EXERCISES TO COMPLETE —
1 - According to the recipes, at what temperature should the oven be preheated for the egg, veggie and turkey bacon muffins?
2 - Write out everything in the recipes from "Last updated: Sun" down to "oven to 175°C.".

SELECTED EXTRACT —
______

Last updated: Sun 12 Jun 2016, 3:34 PM

Egg, Veggie & Turkey Bacon Muffins
Ingredients
. 2 eggs
. 4 egg whites
. 2 clove garlic, minced
. 2 tsp fresh herbs, chopped
. 6 slices of turkey bacon
. ½ red capsicum, chopped into small cubes

Method
Preheat your oven to 175°C.
In a small bowl, whisk the eggs and egg whites until slightly fluffy. Then, mix in the garlic and herbs and give it another good stir.
Wrap the turkey bacon around each muffin cup, then fill each cup with the egg mixture until ¾ full.
Add the capsicum and spread evenly.
Bake the muffins for 8-10 mins at 175°C. (You'll need to check on them every few minutes, as they may bake quickly, depending on the size of your oven.)
Once the bacon is golden brown and muffins are cooked through, take them out. Serve immediately, or after cooling them down.
Coffee Chocolate Protein Shake

Ingredients
. 1 scoop plant-based chocolate protein powder
. 1 tsp unsweetened raw cacao powder
. 1 shot espresso
. 1 frozen banana
. 1 cup filtered water
. Ice, as required

Method
Blend all the ingredients together in a high-speed blender.
Serve in a tall glass or mason jar.
Sprinkle bee pollen and raw cacao on top and serve immediately.
Rice Cakes with Beetroot Hummus & Avocado


Ingredients
. 2 tsp alfalfa sprouts
. 2 organic unsalted rice cakes
. ½ avocado
. 1 fresh organic strawberry

For the beetroot hummus:
. 1 beetroot, cooked
. 1 cup chickpeas, cooked
. 2 tsp tahini
. 1 tsp extra virgin olive oil
. 1 tsp fresh lemon juice
. Pinch of salt

Method
Add all the ingredients for the hummus into a food processor and blend until creamy and smooth in texture. Set aside.
Add two teaspoons of the hummus to each rice cake and spread out evenly.
Slice the avocado and add it on top.
Sprinkle over with a teaspoon of sprouts each and a slice of strawberry.
Serve.
Protein Pancakes with strawberry cashew cream

Ingredients
For the pancakes:
. 1 medium ripe banana
. 1 scoop plant-based protein powder (vanilla)
. 2 free range eggs
. 2 tbsp almond meal
. ½ tsp baking powder
. 1 tsp coconut oil

For the strawberry cashew cream:
. 5 organic strawberries
. ½ cup cashews, soaked in water
. Pinch of salt
. 2 soft medjool dates, soaked in hot water for 30 mins
. 1 tbsp lemon juice

To serve:
. Organic berries
. Mint leaves

Method
Mix all the ingredients for the pancakes in a food processor until smooth.

______

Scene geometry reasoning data
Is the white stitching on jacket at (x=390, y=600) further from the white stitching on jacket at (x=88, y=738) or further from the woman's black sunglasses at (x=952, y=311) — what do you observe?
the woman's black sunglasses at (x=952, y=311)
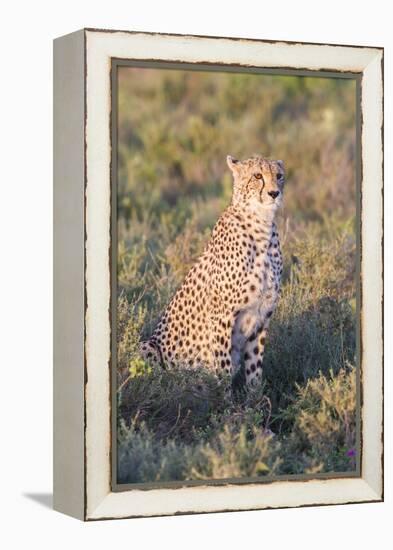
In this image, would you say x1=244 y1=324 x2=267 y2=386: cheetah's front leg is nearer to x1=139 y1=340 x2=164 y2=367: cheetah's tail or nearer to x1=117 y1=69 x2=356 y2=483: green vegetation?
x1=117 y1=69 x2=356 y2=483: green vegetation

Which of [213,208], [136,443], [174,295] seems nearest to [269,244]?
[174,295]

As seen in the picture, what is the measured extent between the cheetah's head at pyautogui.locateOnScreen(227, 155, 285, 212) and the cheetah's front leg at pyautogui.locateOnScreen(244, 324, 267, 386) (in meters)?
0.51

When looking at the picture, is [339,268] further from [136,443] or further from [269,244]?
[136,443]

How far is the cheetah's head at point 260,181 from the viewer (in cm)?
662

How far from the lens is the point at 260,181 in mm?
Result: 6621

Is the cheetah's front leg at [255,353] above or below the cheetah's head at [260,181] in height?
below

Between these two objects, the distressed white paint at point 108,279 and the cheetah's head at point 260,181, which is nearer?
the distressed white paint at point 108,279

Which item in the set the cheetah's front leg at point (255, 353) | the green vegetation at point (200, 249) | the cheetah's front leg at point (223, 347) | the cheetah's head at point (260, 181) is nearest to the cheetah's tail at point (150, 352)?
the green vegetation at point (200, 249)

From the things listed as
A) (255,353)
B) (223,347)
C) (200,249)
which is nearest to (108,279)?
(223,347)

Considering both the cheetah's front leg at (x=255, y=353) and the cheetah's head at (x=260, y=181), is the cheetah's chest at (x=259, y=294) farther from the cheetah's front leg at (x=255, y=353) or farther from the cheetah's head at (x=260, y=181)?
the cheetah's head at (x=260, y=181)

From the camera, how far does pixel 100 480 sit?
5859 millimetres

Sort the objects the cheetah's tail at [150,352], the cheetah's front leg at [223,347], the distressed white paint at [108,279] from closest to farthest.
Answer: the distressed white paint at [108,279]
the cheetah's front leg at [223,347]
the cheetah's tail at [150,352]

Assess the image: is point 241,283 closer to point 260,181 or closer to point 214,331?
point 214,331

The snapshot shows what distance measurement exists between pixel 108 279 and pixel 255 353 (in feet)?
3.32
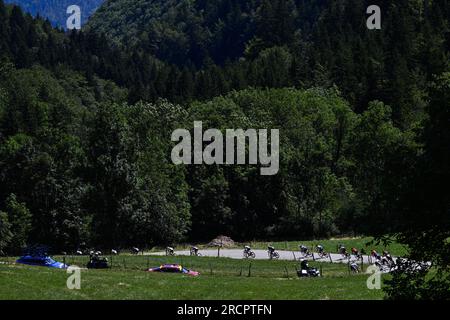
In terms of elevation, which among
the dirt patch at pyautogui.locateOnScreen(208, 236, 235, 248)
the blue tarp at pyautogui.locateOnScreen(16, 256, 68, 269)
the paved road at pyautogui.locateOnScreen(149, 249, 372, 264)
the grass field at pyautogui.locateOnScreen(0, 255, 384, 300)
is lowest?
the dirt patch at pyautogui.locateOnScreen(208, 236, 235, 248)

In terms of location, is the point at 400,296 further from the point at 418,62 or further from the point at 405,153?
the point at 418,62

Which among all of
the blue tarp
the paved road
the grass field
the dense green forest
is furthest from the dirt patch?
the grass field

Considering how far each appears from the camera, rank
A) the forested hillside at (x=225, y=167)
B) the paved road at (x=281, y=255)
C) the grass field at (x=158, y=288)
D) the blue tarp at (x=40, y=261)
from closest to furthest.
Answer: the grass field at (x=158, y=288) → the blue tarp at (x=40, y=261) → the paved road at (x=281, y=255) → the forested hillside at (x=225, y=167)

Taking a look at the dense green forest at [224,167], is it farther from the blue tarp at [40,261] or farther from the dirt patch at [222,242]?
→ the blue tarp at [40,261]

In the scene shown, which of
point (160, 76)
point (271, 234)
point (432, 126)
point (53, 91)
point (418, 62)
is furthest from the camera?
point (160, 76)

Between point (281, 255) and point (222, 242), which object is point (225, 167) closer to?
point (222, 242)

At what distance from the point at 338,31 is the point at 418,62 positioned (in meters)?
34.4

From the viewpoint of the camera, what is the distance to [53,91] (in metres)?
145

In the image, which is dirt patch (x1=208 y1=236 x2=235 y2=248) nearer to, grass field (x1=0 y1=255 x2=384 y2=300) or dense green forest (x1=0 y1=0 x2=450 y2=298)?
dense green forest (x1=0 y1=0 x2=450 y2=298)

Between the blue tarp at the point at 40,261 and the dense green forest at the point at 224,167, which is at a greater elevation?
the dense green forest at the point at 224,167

______

ANSWERS —
1 - 175°C.

2 -
Last updated: Sun 12 Jun 2016, 3:34 PM

Egg, Veggie & Turkey Bacon Muffins
Ingredients
. 2 eggs
. 4 egg whites
. 2 clove garlic, minced
. 2 tsp fresh herbs, chopped
. 6 slices of turkey bacon
. ½ red capsicum, chopped into small cubes

Method
Preheat your oven to 175°C.